Адвокаты быстро смекнули, что жены их за неделю способны спустить столько, сколько им не заработать и за месяц. И дали понять, что Иосиф Родян, очевидно, не в состоянии дать за ними порядочного приданого, а потому деньги нужно беречь, на дороге они не валяются.

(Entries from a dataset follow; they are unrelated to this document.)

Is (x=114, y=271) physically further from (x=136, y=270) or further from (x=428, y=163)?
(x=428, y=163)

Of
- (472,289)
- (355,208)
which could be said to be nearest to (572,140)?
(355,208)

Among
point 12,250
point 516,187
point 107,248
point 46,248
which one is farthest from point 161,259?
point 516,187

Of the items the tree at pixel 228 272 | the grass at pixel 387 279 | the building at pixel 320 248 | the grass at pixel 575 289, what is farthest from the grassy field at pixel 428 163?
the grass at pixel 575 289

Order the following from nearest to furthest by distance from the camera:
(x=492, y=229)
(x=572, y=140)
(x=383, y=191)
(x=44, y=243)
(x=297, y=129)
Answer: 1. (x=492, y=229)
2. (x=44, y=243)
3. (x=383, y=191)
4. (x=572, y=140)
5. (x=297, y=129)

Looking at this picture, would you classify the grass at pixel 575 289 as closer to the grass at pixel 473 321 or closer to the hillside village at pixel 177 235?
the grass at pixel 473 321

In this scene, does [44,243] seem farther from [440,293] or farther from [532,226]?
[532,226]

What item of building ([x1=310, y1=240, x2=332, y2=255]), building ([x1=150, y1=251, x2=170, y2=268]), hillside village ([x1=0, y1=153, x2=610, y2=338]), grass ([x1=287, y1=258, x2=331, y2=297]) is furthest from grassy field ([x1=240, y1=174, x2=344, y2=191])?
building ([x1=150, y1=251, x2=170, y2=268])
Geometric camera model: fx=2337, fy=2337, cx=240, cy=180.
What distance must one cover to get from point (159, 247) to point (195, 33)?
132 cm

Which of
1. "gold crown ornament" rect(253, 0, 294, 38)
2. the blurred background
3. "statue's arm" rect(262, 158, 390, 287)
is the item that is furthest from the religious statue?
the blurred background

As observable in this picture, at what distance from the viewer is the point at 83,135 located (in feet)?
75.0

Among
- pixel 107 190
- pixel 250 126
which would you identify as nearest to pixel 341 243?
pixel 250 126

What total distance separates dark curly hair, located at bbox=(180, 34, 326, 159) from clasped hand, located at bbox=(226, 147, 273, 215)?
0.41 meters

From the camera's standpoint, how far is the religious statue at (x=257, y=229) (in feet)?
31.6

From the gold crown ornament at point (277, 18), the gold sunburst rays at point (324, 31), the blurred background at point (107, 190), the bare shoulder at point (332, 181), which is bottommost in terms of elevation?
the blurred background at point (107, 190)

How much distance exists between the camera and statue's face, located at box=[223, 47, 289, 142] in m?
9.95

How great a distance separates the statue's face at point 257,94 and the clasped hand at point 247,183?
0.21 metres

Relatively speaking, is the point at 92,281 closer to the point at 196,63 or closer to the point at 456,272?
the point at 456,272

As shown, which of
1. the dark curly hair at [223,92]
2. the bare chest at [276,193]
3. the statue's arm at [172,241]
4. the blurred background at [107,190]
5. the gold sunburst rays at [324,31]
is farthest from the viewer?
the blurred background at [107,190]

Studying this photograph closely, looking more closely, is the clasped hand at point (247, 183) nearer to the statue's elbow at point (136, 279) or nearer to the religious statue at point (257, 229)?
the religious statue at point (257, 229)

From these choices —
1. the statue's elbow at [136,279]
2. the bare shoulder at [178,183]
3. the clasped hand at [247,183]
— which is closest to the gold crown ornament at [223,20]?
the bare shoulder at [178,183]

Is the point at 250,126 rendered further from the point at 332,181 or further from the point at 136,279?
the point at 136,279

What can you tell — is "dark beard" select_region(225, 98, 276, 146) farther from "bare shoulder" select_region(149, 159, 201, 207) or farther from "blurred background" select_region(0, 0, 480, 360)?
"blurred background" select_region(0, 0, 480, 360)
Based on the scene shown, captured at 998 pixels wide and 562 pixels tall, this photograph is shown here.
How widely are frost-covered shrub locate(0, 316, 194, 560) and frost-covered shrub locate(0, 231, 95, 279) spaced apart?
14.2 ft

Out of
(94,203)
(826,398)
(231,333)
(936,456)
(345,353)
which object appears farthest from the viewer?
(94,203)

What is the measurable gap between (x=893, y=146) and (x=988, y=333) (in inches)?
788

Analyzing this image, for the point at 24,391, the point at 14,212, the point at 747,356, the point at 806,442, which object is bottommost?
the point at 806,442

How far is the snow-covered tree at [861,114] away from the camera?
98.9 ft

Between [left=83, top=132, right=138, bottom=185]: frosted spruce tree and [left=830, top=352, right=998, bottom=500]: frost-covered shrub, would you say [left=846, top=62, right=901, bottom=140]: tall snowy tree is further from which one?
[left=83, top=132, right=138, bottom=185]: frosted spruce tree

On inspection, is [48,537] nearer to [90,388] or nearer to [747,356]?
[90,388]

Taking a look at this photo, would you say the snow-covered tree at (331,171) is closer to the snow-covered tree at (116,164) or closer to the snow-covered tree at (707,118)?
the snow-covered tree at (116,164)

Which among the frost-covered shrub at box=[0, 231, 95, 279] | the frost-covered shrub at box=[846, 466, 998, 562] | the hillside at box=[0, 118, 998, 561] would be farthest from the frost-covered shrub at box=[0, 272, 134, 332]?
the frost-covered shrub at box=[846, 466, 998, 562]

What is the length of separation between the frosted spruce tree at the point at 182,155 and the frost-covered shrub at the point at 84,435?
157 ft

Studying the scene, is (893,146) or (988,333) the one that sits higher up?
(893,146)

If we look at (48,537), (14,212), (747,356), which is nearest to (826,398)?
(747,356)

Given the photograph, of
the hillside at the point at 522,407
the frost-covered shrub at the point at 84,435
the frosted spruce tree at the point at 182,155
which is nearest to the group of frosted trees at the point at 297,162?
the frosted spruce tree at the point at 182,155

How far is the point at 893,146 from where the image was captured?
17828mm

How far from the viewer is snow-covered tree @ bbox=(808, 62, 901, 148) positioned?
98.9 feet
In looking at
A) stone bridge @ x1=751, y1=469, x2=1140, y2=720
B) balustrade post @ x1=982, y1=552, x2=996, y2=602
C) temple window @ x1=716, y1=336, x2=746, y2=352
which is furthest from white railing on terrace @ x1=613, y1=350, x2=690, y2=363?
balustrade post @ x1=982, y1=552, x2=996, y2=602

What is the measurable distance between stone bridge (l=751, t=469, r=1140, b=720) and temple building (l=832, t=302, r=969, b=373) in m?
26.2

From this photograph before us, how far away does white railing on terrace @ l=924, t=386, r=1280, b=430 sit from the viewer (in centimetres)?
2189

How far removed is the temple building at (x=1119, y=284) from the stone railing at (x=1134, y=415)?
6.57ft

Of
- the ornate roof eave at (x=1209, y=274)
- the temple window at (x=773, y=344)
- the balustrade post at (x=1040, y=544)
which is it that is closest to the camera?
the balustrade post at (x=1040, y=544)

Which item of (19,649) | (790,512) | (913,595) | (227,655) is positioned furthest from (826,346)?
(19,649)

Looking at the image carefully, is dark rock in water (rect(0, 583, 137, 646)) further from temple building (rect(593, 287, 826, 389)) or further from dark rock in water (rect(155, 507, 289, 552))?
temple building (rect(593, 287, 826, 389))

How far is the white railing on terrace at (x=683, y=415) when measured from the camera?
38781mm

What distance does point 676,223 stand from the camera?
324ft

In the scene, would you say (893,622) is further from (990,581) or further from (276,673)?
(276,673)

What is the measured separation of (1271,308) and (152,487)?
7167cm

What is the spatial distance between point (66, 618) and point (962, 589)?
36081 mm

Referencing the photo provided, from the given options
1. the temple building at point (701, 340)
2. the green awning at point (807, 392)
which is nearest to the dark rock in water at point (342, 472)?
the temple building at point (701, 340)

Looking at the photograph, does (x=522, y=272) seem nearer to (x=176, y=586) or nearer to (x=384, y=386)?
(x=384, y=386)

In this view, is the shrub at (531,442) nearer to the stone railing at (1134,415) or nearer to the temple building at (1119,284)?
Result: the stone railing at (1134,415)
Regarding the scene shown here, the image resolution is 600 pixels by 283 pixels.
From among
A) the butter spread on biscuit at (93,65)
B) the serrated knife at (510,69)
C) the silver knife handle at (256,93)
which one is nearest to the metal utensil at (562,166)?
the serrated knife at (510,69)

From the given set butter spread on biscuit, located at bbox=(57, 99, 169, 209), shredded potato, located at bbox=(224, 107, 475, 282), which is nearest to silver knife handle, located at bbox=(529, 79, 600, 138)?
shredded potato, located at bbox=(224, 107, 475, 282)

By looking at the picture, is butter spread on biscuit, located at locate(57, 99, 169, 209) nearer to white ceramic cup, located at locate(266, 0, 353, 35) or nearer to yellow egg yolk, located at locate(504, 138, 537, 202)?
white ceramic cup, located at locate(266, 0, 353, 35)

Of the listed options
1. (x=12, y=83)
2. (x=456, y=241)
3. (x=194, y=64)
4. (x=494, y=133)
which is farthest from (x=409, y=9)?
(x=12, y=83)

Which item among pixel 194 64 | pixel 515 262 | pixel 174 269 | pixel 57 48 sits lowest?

Молодые жены в ответ обозвали мужей «нищебродами» и перестали с ними разговаривать, что не мешало им, однако, брать в магазинах в долг все, что им хотелось. Самые красивые дома в городе оказались самыми несчастливыми, в них только и делали, что ссорились, бранились, скандалили. Молодые супруги вдруг выяснили, что они друг другу чужие, что их никогда ничего не связывало, и принялись враждовать. Ссоры доставляли им неизъяснимое наслаждение, и тем большее, чем больнее они друг друга ранили. Когда до молодоженов докатилась весть, что с прииска ушли два последних рудокопа, отношения были настолько испорчены, что жены грозили мужьям возвращением в Вэлень и бракоразводным процессом. Мужьям же хотелось глотнуть свежего воздуха, иначе они чувствовали, что задохнутся.

* * *

И в таком вот душевном состоянии адвокат Албеску повстречал винодела Паску!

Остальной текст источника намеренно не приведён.